• **Direction**: Copy out each of the entries below word for word.

• **Data for this task**:
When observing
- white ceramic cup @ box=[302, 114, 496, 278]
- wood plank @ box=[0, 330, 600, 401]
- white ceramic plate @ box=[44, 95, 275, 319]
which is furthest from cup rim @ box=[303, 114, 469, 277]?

• **Reply to the task**:
When observing
- white ceramic cup @ box=[302, 114, 496, 278]
- wood plank @ box=[0, 330, 600, 401]
- white ceramic plate @ box=[44, 95, 275, 319]
which is furthest from cup rim @ box=[303, 114, 469, 277]?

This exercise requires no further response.